Il ricatto culturale è quello che può manifestarsi a scuola o in una infermeria. Tutte interferenze che dovrebbero non ascoltarsi.
Il ricatto economico è quello che si impone con la forza del denaro. E’ quello che non si ritiene degno di una civiltà emancipata come la nostra. Esiste… sì… esiste ed è corposo ma col voto ci si può affrancare da questa schiavitù.

Ciò che decide sulla scelta elettorale è il libero convincimento del cittadino.
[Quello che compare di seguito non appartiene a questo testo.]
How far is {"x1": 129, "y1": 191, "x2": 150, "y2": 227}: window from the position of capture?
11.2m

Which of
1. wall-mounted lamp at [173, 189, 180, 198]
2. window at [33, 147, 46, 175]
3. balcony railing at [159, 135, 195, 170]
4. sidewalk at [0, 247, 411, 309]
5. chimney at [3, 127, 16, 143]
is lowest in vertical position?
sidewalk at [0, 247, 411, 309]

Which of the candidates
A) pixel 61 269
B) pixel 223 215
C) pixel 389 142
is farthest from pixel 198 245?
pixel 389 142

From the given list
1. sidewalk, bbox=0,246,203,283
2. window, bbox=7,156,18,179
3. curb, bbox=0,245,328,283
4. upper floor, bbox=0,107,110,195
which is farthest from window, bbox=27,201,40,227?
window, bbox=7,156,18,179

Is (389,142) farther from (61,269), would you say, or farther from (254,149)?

Il quale può e deve avere pareri ideologici, sentirsi legato alla parentela e al suo tornaconto ma se non lascia che il bene comune prevalga, si mortificherà per tutta la vita per non aver scelto chi poteva prospettare per l’isola un futuro migliore.
E’ la mortificazione che stiamo patendo noi, tutti, da tanti anni. Vediamo i disastri e non vi poniamo mano.
E’ vero, talvolta, negli anni passati, abbiamo fortemente creduto in miglioramenti, che non ci sono stati.

La sfiducia in tutto e tutti non migliora però le cose. Così come l’astenersi dal votare. Il voto garantisce al cittadino il suo valore. Scelgo, voto e mi adopero perché il programma politico sia rispettato.
Se si viene disillusi dall’Amministrazione è il momento di impegnarsi di più affinché chi ha a cuore il bene pubblico prevalga.